Un viaggio trasformativo tra storia e natura
La presidente del consiglio comunale di Vallefiorita Emilia Cutullè ha sottolineato l’immensa gioia per questo “momento davvero storico”, definendo il Cammino Basiliano non solo un percorso turistico, ma una “opportunità straordinaria e trasformativa” che permette di riscoprire le antiche radici dell’Europa nel cuore del Mediterraneo, dove “la natura nutre lo spirito”. Un plauso particolare è stato rivolto al professor Lorenzo Satanassi, definito “mente brillante, curatore instancabile e promotore appassionato” del progetto. La sua visione lungimirante e tenacia sono state cruciali per trasformare l’idea in realtà. Un ringraziamento sentito è andato anche al professor Mario Truglia, storico ed esperto del territorio di Vallefiorita, e a Marco Garcea, accompagnatore e guida escursionistica del Cai, fondamentale per la segnatura e tracciatura dei sentieri in Calabria e co-autore della guida del Cammino Basiliano.
Vallefiorita: un crocevia di spiritualità e sviluppo
Gli esperti Truglia e Garcea hanno evidenziato che Vallefiorita “si inserisce naturalmente nel Cammino, unendosi a una rete di luoghi che narrano storie millenarie di fede. Le chiese antiche, le cappelle votive e le innumerevoli icone disseminate lungo il percorso sono “testimonianze silenziose ma potenti di una fede profonda” che ha plasmato l’identità delle comunità. Percorrere il Cammino significa “immergersi in questa spiritualità tangibile”, un’esperienza interiore che riconnette alle proprie radici. L’adesione al Cammino Basiliano rappresenta un potente slancio verso l’integrazione tra le comunità, favorendo scambi culturali e un senso di appartenenza condiviso. Ma è anche un “formidabile motore di crescita economica e sociale“. L’aumento del turismo porterà benefici tangibili all’economia locale, valorizzando l’artigianato, l’enogastronomia e promuovendo la creazione di strutture ricettive. L’ingresso nel Cammino aumenterà l’attrattiva di Vallefiorita, posizionandola su una mappa turistica più ampia e rendendola una destinazione ricercata per esperienze di viaggio autentiche”.

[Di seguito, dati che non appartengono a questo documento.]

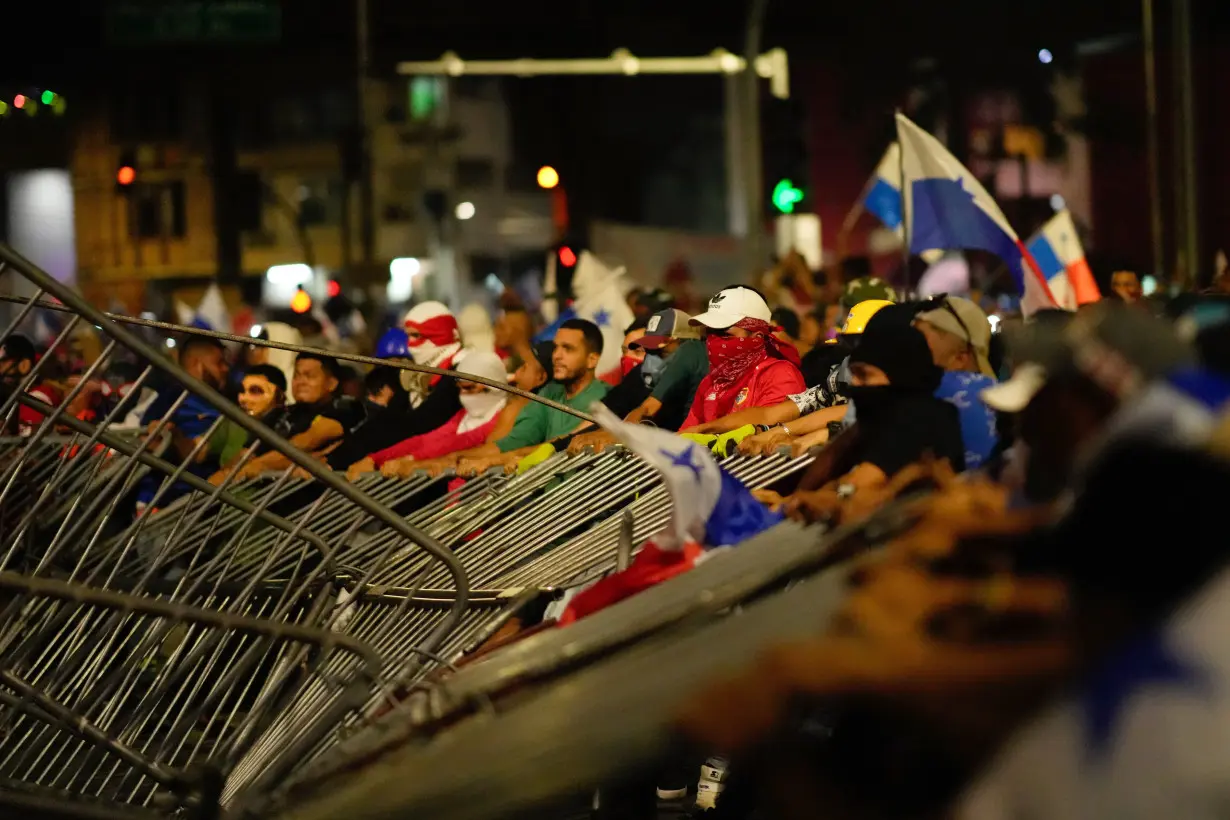 Panama Mining Protest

Prospettive future e un museo a cielo aperto
Il professor Satanassi, nel suo intervento, ha ringraziato il sindaco Megna e l’avvocato Antonella Camastra per la forte volontà di collaborare con l’Archeoclub di Amaroni e per l’incarico ricevuto nel dicembre 2024 per avviare l’iter con il Cammino Basiliano. Ha ricordato che lo studio del Cammino Basiliano, ideato da Carmine Lupia (ex direttore della Riserva Valli Cupe), è iniziato nel 2005 e si è concretizzato nel 2019, creando un percorso di 955 km da Rocca Imperiale a Reggio Calabria, con 83 tappe, offrendo “un Cammino di fede, arte, storia, minoranze linguistiche greche e albanesi, foreste, natura incontaminata e paesaggi tra mare e monti”.
Satanassi ha espresso l’augurio che Vallefiorita possa attrarre “tanti camminatori” per la valorizzazione del suo patrimonio storico-culturale e generare nuove opportunità di lavoro in settori “verdi” e “culturali”, nel rispetto degli obiettivi di sostenibilità dell’Agenda Onu 2030.
Ribadita, infine, “l’importanza del Cammino Basiliano e l’ingresso di Vallefiorita in questo itinerario. Questo nuovo capitolo per Vallefiorita è un punto di partenza che apre nuove e stimolanti prospettive, un invito a riscoprire e valorizzare le inestimabili ricchezze del territorio, condividendo la sua storia e spiritualità con il mondo intero”.